Figure 1. Patterns of the SMA boundary in the arterial phase on preoperative abdominal contrast-enhanced computed tomography. The short red arrows indicate the SMA, the long red arrows indicate tissues in the SMA margin, and the black circles indicate pancreatic head adenocarcinoma. (A) Obscure SMA boundary. (B) Clear SMA boundary. SMA, superior mesenteric artery.

Tissue processing

All patients underwent standard pancreaticoduodenectomy according to tumor location and lymph node metastasis. The Kocher maneuver (16) was performed to expose the junction of the left renal vein and the inferior vena cava, as it helped to confirm the position of the SMA. The pancreatic neck was dissected in front of the superior mesenteric vein (SMV). Following gentle pushing of the SMV to the inner side using a vascular retractor, the tissues in the SMA margin were exposed, followed by right-sided semi-circumferential dissection of the PLX–II, which is the plexus surrounding the SMA (Fig. 2). The SMV or portal vein (PV) was partially resected and reconstructed, either by end-to-end anastomosis or by insertion of a venous graft, if tumor infiltration was identified.

####################

#### INSTRUCTIONS
a) Name every vein mentioned in the pancreaticoduodenectomy passage.
b) In the pancreaticoduodenectomy passage, what did the Kocher maneuver expose?
Rely on the pancreaticoduodenectomy passage alone for your answers.

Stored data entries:
####################

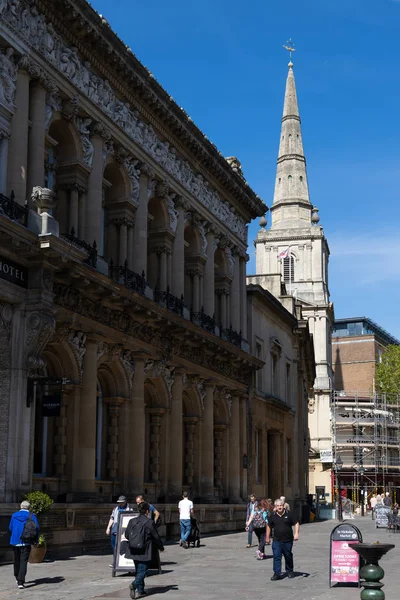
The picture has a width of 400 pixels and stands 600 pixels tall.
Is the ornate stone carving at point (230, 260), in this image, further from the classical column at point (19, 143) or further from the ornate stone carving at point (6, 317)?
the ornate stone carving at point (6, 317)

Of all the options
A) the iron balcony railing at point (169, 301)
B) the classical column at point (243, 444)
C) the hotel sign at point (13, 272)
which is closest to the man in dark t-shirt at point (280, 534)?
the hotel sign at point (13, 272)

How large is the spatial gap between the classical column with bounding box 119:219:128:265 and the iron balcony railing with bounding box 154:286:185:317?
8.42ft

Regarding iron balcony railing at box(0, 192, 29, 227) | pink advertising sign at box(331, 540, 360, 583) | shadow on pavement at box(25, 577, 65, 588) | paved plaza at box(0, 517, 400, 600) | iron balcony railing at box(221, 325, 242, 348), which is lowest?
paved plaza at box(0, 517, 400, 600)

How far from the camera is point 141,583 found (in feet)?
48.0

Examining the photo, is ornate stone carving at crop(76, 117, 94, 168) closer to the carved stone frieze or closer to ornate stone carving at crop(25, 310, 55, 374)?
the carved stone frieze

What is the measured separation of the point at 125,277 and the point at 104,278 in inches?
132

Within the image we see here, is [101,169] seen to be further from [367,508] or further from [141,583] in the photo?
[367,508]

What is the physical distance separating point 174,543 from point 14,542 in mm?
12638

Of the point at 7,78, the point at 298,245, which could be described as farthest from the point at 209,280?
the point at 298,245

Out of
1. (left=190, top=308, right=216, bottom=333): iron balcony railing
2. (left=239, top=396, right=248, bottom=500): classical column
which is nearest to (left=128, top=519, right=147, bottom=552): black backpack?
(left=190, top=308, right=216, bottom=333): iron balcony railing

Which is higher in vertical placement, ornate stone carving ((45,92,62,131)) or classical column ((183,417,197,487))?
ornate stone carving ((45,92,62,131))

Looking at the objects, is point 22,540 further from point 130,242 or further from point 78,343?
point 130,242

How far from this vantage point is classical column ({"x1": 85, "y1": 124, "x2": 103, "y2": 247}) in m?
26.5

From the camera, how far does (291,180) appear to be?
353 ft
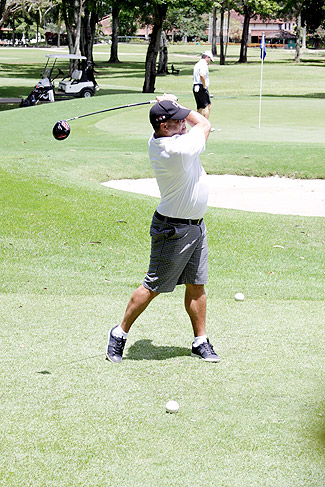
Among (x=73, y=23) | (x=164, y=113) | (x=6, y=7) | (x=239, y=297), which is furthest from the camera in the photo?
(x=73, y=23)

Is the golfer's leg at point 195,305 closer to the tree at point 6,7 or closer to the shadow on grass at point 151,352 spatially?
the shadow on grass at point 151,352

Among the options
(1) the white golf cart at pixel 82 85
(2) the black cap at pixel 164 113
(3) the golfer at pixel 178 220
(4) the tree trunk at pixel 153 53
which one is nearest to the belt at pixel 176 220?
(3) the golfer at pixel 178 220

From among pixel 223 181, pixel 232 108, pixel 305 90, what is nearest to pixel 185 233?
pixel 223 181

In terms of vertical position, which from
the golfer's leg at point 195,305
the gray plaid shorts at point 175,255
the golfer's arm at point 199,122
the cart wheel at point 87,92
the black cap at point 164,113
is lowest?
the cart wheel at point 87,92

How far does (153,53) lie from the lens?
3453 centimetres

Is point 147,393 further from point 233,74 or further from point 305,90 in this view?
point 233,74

####################

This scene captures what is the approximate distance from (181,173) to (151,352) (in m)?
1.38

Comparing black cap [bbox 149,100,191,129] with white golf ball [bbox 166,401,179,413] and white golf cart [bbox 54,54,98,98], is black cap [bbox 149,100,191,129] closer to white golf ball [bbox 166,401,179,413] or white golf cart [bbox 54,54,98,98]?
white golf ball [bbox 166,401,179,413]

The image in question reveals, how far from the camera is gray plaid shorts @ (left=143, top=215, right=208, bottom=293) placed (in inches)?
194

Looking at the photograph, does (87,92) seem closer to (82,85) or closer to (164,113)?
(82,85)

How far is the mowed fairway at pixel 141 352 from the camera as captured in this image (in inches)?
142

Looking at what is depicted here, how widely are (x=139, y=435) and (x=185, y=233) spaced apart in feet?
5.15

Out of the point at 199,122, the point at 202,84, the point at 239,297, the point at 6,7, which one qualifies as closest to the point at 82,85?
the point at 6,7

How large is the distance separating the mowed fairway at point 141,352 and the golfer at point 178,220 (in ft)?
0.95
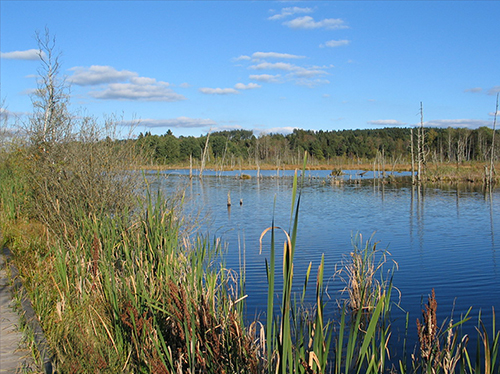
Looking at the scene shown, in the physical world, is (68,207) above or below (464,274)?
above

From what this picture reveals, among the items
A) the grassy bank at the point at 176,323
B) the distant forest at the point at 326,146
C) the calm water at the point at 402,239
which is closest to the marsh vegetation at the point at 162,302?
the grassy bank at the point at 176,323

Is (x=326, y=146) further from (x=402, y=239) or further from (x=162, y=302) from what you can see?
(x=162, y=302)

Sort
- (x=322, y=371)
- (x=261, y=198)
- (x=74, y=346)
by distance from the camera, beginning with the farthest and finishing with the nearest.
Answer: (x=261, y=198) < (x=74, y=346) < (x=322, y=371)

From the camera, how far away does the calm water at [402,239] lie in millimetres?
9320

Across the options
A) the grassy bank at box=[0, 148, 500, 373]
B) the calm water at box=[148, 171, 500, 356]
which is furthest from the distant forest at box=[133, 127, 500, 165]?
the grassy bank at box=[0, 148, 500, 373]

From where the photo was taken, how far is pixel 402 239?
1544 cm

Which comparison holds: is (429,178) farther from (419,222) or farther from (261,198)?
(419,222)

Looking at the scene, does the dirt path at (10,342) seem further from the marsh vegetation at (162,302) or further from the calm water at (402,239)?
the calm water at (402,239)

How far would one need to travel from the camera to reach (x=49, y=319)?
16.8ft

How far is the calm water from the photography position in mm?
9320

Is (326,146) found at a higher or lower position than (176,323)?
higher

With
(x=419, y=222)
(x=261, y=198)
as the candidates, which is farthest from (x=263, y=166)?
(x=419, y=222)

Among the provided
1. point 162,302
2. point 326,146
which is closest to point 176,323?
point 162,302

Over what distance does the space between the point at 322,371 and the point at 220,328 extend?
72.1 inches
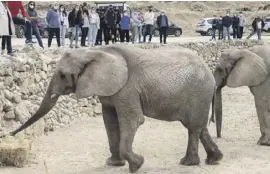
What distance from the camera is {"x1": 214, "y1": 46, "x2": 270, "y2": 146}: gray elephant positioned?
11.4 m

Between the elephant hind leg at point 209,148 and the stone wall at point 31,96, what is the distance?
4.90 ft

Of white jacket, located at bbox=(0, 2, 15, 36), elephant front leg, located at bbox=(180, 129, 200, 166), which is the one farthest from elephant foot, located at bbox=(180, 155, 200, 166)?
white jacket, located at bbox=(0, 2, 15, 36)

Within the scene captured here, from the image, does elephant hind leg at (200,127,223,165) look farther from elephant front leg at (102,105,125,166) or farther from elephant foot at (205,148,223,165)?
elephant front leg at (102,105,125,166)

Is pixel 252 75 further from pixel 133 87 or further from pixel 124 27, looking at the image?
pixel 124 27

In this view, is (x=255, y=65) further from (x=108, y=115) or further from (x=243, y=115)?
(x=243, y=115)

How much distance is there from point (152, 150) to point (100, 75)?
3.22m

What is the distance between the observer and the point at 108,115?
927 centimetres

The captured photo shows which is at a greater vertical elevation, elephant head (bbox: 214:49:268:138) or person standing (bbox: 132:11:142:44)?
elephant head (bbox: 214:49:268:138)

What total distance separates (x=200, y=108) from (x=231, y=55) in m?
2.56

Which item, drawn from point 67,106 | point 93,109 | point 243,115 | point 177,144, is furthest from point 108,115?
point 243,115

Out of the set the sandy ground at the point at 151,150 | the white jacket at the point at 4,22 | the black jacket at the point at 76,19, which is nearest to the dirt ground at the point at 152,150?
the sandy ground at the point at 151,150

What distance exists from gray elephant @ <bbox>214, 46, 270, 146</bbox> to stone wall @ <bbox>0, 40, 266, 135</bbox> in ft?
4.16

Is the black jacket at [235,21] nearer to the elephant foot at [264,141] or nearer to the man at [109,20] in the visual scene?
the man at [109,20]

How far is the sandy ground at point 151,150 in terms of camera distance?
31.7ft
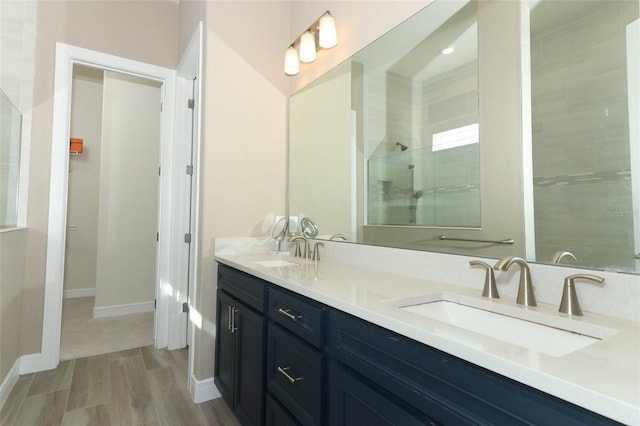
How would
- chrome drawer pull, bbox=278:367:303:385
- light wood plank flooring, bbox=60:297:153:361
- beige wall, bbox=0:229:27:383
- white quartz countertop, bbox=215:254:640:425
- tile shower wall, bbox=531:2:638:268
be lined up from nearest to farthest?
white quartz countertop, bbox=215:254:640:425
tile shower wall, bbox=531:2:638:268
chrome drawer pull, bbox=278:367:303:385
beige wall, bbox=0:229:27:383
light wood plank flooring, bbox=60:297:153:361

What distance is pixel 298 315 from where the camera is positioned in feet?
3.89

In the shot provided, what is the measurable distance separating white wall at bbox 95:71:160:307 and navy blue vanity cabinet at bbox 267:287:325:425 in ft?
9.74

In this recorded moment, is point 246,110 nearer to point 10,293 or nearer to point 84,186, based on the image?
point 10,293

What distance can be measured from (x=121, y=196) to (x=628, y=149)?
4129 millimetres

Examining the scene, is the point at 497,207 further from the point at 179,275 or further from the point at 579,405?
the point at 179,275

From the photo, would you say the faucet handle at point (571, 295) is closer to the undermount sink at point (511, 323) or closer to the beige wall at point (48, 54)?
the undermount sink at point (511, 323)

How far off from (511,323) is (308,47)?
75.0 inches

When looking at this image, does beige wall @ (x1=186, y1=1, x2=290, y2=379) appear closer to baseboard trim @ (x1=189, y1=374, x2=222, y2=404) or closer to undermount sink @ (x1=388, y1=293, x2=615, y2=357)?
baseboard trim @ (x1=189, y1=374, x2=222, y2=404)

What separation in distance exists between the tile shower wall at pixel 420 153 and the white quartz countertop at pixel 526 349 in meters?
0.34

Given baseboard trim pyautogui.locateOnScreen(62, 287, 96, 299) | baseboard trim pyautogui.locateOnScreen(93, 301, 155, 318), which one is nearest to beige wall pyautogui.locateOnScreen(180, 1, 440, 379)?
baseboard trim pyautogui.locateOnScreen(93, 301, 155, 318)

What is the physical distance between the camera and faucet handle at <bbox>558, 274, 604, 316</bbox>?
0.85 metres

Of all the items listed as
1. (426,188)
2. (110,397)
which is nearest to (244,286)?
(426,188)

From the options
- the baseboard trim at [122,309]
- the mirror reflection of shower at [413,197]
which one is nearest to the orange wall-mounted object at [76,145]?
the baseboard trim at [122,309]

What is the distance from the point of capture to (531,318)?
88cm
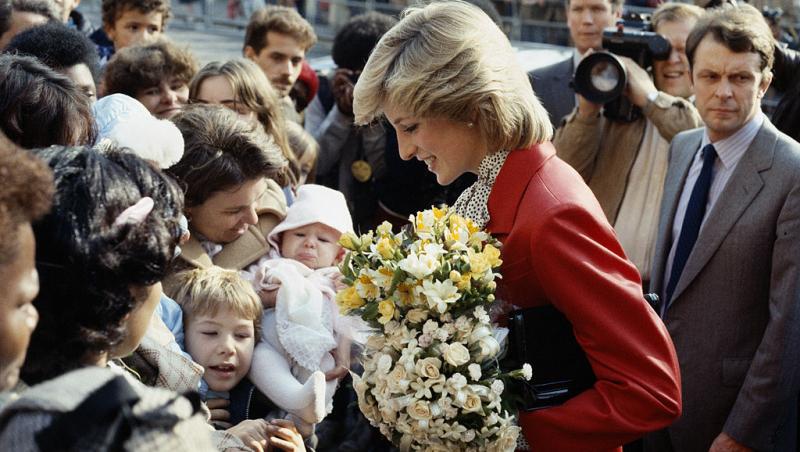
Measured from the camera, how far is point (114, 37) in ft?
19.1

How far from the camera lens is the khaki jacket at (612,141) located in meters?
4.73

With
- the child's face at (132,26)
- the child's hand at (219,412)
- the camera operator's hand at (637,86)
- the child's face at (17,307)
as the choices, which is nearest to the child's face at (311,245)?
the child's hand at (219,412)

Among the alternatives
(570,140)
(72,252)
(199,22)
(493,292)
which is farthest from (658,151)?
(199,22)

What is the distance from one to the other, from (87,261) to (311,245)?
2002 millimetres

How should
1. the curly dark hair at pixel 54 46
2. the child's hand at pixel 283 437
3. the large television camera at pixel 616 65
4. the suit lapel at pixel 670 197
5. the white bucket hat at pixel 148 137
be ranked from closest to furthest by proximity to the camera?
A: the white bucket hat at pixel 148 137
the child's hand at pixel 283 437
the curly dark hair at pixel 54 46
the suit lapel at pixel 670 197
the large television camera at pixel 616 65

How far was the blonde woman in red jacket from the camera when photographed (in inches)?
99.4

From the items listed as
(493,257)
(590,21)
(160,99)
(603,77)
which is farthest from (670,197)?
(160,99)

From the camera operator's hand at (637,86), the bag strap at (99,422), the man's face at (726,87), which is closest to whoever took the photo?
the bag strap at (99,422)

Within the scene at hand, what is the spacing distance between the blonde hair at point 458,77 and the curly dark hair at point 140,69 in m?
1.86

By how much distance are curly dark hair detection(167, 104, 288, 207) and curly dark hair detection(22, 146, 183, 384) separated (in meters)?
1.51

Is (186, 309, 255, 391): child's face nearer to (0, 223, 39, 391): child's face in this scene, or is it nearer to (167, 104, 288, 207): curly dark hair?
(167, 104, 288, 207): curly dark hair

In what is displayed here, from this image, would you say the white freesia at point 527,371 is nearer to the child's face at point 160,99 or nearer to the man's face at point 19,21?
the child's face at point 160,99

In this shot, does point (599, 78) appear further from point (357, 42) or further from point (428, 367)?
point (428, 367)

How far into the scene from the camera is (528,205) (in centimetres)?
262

####################

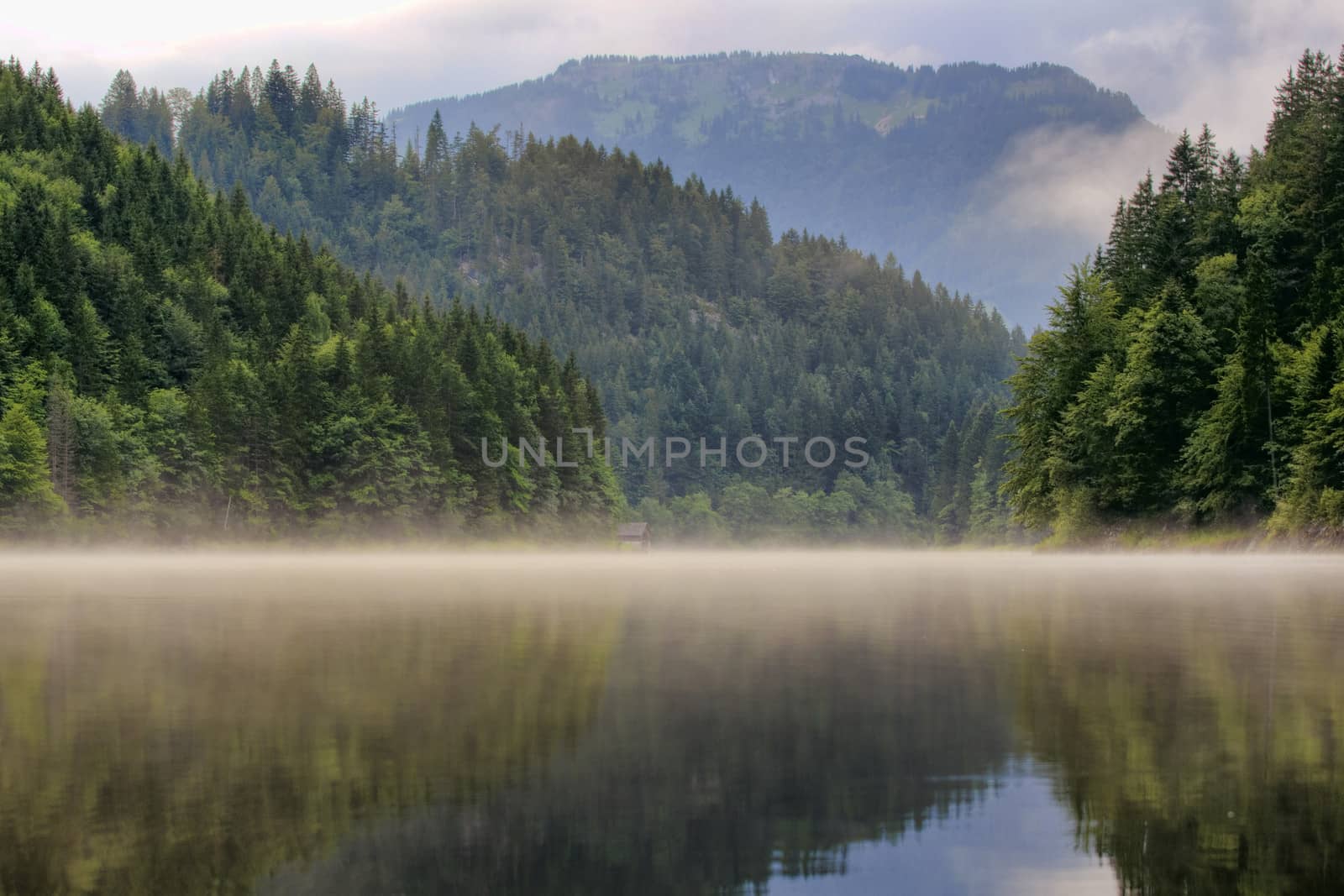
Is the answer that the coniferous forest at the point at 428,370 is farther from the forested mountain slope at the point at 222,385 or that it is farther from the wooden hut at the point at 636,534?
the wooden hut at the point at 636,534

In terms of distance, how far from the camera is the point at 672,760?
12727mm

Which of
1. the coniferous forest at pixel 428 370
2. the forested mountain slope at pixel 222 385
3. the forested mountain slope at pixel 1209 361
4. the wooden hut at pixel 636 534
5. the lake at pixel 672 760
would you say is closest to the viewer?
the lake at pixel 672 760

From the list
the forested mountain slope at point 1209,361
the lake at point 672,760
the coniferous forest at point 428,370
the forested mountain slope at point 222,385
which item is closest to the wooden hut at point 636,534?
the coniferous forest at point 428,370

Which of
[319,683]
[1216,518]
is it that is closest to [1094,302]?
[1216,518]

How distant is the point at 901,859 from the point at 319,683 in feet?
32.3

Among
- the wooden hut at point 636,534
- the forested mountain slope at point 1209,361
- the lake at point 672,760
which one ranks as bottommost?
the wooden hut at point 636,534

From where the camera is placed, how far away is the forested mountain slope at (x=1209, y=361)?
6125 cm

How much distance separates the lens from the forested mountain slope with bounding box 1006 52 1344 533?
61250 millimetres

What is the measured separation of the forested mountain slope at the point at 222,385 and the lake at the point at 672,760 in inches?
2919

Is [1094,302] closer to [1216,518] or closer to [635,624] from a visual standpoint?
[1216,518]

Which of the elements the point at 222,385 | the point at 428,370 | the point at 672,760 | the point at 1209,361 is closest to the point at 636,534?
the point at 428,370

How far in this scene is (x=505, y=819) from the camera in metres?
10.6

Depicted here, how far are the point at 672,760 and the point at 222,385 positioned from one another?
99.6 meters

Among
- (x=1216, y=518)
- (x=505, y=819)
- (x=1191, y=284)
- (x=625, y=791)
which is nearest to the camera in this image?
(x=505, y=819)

####################

#### LIST OF SOLUTIONS
a) Left renal vein, inferior vena cava, superior mesenteric vein (SMV), portal vein (PV)

b) The junction of the left renal vein and the inferior vena cava.